Evidence 2: the tensors say so, with thousands of standard deviations of confidence. A weight merge Rio = α·Nex + (1−α)·Qwen is a rigid mathematical relationship. For every tensor, the vector (Rio − Qwen) must equal, to numerical precision, α times (Nex − Qwen), and the two deviation vectors must point in the same direction in weight space — measured as a cosine similarity cos_fit. For two independent models, cos_fit ≈ 0 (chance alignment in a billion-dimensional space is ~±0.0001). For a genuine merge, cos_fit ≈ 1. The numbers Nex reports: across all 60 layers of the routed-expert block (the 387B-parameter bulk of the network), α = 0.571 ± 0.0016 and cos_fit = 0.993. The ±0.0016 is the per-layer standard deviation across all 60 layers — i.e., the recovered α is the same to within a quarter of a percent in every layer. The lm_head, attention projections, and linear-attention projections all land in the 0.984–0.991 cos_fit range. A 0.99 cos_fit on a tensor with tens of millions to billions of parameters is not "high similarity" — Nex's framing: it is "on the order of thousands to tens of thousands of standard deviations" from chance, "on every tensor, in every layer, simultaneously." There is no innocent reading of these numbers.
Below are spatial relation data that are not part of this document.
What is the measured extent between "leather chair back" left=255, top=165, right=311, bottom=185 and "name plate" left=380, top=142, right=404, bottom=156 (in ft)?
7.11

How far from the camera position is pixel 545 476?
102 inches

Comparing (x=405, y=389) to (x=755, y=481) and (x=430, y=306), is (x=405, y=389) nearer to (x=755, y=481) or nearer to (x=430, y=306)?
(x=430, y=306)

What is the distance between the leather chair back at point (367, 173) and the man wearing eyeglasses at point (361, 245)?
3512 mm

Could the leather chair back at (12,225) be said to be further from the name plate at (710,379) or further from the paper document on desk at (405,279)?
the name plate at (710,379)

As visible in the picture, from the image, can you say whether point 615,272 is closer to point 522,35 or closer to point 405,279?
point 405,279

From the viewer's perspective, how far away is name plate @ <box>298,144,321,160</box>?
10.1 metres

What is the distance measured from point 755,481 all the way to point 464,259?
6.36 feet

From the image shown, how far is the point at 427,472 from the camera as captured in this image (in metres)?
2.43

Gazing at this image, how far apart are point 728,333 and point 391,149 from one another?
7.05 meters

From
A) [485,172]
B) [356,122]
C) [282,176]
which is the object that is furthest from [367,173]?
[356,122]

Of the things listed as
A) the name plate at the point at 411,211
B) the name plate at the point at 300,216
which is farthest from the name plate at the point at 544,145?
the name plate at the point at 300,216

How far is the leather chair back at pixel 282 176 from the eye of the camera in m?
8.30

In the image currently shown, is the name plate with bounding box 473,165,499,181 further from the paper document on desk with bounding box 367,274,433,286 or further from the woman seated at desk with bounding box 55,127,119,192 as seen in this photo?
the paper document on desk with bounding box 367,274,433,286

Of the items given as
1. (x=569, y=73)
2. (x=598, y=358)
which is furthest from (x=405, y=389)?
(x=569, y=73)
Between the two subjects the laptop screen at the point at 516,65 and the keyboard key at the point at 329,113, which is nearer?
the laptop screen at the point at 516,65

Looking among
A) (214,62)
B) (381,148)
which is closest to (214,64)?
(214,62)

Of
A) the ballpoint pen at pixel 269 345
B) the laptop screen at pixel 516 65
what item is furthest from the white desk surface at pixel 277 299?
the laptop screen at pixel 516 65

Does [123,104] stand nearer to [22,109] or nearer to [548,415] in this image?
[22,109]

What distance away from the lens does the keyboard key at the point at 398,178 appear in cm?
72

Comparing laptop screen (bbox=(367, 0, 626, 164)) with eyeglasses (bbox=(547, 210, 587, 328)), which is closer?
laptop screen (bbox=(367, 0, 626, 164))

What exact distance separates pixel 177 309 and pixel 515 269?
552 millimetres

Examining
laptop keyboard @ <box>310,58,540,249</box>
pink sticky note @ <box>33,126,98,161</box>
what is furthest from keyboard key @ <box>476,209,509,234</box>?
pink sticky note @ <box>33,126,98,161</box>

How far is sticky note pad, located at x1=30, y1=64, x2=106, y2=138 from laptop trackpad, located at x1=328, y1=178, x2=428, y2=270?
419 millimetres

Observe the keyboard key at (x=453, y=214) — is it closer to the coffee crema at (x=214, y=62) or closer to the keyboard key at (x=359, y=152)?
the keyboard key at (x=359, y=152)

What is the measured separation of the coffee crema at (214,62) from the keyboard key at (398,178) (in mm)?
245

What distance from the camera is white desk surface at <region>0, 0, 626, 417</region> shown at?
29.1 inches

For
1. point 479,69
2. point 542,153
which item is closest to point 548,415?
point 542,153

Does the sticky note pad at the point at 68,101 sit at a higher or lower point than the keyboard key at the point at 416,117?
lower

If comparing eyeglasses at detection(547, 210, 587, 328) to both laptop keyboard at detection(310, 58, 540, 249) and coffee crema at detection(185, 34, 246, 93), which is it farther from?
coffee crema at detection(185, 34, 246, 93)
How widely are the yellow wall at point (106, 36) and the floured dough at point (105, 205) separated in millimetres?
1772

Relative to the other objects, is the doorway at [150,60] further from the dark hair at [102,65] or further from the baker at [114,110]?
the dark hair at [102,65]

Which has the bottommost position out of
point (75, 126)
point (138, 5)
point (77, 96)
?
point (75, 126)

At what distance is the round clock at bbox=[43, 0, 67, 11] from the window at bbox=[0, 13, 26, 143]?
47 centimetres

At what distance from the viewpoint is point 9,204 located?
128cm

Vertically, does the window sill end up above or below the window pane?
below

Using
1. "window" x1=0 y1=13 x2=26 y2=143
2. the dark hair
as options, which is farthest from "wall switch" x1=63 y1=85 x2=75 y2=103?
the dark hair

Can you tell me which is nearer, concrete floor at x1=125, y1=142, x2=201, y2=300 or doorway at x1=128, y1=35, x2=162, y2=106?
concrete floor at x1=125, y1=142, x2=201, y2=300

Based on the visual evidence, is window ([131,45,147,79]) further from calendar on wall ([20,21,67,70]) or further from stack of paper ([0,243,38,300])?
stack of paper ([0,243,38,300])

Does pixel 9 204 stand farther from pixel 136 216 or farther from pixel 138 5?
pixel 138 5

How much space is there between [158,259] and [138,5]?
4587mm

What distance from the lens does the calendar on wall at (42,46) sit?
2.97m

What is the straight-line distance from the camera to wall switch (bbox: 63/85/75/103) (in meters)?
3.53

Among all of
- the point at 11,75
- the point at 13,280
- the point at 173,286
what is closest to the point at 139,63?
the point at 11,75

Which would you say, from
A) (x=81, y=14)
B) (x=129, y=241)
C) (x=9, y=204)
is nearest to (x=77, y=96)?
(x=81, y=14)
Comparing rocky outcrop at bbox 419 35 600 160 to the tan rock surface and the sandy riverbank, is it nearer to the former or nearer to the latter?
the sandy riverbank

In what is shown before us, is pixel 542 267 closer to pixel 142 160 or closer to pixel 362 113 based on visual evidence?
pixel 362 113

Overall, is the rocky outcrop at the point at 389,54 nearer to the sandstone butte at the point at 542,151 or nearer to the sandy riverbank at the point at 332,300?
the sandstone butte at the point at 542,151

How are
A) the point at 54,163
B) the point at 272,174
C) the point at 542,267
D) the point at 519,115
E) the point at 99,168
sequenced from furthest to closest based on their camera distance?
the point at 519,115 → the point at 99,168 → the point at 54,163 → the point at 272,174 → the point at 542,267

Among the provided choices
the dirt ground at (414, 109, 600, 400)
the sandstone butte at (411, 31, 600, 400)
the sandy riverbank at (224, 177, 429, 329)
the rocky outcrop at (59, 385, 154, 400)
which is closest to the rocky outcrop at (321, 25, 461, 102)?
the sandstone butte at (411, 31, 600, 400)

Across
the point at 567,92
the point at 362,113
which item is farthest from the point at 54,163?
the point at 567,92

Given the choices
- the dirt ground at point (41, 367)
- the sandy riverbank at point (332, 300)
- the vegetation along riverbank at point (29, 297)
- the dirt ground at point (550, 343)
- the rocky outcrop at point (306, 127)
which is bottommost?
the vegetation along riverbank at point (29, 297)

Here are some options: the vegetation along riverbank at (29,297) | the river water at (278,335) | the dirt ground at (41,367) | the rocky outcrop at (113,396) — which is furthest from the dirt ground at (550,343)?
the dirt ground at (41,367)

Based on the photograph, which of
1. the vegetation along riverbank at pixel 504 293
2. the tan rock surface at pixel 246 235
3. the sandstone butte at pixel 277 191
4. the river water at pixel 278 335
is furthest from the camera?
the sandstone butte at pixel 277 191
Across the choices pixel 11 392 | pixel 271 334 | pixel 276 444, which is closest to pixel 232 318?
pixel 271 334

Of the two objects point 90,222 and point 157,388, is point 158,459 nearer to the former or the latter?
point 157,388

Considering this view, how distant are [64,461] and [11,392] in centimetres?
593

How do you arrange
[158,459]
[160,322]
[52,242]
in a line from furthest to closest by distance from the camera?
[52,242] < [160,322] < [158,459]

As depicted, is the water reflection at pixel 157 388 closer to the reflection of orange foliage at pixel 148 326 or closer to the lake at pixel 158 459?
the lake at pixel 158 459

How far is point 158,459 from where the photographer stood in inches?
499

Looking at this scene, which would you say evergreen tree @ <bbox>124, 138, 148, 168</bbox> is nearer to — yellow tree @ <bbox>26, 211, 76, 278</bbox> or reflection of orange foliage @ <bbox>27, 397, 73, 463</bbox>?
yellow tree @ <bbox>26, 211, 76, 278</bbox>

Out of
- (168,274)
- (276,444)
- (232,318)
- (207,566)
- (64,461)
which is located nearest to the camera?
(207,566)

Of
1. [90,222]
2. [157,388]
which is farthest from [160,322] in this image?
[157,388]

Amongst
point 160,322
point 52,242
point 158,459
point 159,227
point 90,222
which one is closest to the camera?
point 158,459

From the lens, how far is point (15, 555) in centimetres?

The clincher: the Rio team's own Hugging Face README, updated after the issue opened, now reads: "The model is built via a merge of https://huggingface.co/nex-agi/Nex-N2-Pro and https://huggingface.co/Qwen/Qwen3.5-397B-A17B, proceeded by On-Policy Distillation from a stronger model. We detected an incorrect upload in the previous version, where the base merged version was upload [sic] instead of the final distilled model. We are sorry for the confusion and apologize profusely. We are working to reupload the correct model as soon as possible." That is a confirmation, not a denial. The "incorrect upload" framing is a save — the next upload will claim to be a distilled model on top of the merge — but the underlying fact the original README hid (the merge itself) is now the official position.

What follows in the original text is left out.